2. Tempestiva denuncia e reclami
Ho provveduto a presentare formale reclamo a E-Distribuzione S.p.A. nelle seguenti date:
01/08/2025 – Cod. 505231606
04/08/2025 – Cod. 505551958
25/09/2025 – Cod. 511370843
25/09/2025 – Cod. 511392021
31/10/2025 – Cod. 515686625
Ho quindi adempiuto con tempestività a tutti gli obblighi di segnalazione.
3. Riconoscimento della responsabilità
Con comunicazione del 28/08/2025 (prot.

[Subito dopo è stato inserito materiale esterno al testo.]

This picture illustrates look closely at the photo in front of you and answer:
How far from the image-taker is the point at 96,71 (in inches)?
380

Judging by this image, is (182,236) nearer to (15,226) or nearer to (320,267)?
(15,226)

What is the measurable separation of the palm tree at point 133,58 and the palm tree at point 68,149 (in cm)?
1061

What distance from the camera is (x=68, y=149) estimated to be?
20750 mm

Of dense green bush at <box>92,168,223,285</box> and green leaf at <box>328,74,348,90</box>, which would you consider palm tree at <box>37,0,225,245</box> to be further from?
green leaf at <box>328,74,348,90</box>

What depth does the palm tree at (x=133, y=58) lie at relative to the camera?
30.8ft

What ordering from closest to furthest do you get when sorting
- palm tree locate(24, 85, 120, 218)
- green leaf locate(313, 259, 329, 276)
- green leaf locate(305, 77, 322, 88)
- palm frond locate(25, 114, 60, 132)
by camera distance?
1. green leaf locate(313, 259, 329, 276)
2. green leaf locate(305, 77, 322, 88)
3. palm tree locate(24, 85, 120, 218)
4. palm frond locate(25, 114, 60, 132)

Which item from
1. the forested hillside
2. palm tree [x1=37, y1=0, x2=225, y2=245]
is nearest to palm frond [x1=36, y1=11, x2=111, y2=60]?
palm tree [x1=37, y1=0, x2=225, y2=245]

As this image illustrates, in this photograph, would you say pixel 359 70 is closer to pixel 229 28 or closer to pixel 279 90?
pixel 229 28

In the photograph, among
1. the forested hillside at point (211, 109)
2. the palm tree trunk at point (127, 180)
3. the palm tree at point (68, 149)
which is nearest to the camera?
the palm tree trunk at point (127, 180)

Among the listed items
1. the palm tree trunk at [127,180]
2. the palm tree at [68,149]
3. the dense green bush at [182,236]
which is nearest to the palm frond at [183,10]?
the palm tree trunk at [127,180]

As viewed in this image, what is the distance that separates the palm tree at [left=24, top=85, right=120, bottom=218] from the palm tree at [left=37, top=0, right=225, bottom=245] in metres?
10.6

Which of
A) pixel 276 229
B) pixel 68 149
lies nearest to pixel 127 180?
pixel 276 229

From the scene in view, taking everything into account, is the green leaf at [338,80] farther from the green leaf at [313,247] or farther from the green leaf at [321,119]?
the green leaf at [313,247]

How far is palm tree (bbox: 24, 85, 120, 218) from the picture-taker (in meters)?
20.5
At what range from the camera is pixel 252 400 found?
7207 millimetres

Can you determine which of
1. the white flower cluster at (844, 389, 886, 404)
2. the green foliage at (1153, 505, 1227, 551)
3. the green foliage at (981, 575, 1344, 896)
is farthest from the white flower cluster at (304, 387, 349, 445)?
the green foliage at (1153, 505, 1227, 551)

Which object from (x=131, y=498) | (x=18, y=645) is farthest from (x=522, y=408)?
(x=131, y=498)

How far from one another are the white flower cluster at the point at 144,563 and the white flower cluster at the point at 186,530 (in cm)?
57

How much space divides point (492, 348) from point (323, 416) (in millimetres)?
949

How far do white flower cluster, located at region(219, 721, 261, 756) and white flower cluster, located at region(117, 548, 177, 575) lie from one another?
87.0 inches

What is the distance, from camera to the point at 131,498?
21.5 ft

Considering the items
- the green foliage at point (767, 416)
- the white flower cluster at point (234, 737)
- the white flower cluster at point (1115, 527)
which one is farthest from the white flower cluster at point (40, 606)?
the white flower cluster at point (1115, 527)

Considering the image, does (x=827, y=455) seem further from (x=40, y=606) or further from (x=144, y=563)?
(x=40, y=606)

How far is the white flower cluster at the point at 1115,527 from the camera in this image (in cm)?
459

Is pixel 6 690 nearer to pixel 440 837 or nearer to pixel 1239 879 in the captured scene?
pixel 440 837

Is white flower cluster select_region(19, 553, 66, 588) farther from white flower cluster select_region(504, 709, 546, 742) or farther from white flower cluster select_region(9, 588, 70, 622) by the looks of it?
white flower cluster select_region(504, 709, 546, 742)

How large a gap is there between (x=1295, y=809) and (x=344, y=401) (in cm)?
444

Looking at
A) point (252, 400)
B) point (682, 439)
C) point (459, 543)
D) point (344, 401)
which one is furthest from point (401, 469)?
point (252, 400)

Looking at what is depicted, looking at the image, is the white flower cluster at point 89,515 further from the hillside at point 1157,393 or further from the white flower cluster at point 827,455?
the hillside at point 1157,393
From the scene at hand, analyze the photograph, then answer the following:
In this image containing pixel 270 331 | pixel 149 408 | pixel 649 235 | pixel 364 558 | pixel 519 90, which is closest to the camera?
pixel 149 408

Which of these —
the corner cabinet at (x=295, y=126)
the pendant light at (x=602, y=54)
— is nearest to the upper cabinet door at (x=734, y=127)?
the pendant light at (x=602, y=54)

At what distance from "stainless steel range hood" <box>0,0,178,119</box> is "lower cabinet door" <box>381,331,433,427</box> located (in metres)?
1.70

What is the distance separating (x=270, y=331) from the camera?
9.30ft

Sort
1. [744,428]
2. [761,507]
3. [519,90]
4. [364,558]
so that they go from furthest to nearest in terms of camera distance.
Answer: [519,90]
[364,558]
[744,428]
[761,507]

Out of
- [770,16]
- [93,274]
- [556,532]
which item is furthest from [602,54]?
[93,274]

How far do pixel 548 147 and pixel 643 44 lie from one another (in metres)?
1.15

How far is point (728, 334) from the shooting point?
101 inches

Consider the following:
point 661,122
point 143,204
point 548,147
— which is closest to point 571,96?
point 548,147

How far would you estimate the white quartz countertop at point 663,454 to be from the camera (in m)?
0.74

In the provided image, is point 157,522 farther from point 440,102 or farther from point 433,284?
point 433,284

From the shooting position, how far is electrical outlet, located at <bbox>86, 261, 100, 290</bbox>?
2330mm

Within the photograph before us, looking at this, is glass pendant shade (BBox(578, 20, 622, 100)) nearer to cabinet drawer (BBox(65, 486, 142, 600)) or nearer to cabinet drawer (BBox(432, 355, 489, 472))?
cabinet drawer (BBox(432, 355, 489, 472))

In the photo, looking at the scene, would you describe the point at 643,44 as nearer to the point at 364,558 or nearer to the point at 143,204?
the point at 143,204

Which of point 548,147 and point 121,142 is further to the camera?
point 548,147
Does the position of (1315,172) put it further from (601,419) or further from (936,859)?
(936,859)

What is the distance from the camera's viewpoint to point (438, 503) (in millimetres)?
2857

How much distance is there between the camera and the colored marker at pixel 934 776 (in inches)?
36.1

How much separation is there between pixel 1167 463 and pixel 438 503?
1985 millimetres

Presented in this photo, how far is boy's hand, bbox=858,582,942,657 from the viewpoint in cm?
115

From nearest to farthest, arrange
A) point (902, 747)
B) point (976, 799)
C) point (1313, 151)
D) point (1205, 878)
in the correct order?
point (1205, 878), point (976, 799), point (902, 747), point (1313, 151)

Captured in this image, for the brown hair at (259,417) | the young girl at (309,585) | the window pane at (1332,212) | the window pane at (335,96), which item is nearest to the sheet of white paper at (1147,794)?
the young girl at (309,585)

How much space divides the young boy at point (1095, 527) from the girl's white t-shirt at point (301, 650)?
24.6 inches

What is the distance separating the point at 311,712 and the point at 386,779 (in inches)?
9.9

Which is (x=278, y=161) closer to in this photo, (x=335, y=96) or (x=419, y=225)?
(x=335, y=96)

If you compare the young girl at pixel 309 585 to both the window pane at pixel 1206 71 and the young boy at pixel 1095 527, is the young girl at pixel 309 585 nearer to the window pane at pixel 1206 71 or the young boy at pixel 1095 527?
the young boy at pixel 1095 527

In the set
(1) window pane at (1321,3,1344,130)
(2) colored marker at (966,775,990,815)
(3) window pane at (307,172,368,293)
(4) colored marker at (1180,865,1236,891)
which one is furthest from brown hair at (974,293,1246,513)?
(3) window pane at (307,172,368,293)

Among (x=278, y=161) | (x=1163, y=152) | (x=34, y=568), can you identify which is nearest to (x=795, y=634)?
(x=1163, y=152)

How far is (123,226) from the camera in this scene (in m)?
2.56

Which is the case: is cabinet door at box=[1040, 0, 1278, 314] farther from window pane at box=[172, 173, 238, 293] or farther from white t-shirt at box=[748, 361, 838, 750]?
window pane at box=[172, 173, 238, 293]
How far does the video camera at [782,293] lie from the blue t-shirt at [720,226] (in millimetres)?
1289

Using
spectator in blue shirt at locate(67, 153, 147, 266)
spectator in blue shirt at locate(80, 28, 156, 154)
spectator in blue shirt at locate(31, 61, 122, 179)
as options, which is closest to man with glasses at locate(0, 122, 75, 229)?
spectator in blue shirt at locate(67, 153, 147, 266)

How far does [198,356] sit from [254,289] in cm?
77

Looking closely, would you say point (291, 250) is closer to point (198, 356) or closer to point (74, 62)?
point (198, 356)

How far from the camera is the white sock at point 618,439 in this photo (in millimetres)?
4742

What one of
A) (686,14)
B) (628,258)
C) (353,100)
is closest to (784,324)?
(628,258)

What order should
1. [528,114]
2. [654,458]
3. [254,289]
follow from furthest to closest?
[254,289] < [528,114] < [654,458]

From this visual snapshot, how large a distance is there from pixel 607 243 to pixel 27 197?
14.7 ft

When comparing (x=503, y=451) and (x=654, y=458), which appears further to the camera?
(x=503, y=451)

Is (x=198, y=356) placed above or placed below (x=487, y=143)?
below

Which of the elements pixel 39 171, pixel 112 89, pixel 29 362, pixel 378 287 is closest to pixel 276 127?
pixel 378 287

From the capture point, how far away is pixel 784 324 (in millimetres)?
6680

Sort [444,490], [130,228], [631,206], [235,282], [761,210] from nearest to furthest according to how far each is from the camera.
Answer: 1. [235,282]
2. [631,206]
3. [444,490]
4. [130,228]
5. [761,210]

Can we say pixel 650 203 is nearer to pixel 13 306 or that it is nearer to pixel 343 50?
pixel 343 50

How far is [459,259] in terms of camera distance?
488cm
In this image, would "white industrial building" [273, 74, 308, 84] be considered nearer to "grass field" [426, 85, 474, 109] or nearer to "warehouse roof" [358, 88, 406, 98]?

ED-28/08/2025-O0002534) e successiva del 01/12/2025, E-Distribuzione ha riconosciuto la risarcibilità del sinistro, subordinando la liquidazione esclusivamente all’espletamento della perizia tecnica demandata alla società fiduciaria SIRCUS – Service Lercari S.r.l.
4. Trasmissione documentazione completa
In data 09/12/2025 ho trasmesso alla società peritale:
– modulo compilato;
– fatture e preventivi;
– distinta analitica degli importi;
– dichiarazioni di irreparabilità per beni superiori a € 100;
– procura speciale;
– copia dei precedenti reclami.
La documentazione era completa ed esaustiva.
5. Condotta della società peritale
Nonostante:
– il riconoscimento del danno;
– la completa disponibilità dei beni danneggiati, che ho tuttora conservato;
– le mie reiterate richieste di fissazione di un sopralluogo;
nessun perito si è mai recato presso il mio immobile.
In data 24/12/2025 la società ha richiesto nuovamente la distinta degli importi e le dichiarazioni di irreparabilità, documenti che avevo già trasmesso.
Successivamente, nonostante formale diffida ad adempiere e messa in mora ex art. 1454 c.c., non ho ricevuto alcun ulteriore riscontro.
6. Situazione attuale
Ad oggi, a oltre sei mesi dal sinistro:
– la perizia non è stata espletata;
– la pratica risulta ferma;
– non ho ricevuto alcun ristoro;
– il ritardo appare imputabile esclusivamente alla società incaricata.
Ritengo che tale comportamento sia gravemente contrario ai principi di correttezza, diligenza e buona fede, oltre che lesivo del mio diritto, quale consumatore, ad ottenere una definizione tempestiva della pratica risarcitoria.
Con la presente Vi chiedo pertanto:
– la presa in carico della mia segnalazione;
– la verifica del rispetto degli obblighi regolatori e dei tempi di gestione;
– l’eventuale attivazione dei poteri di Vostra competenza;
– indicazioni sulle ulteriori forme di tutela che posso attivare.
Resto a disposizione per trasmettere tutta la documentazione in mio possesso e confido in un Vostro cortese e sollecito riscontro.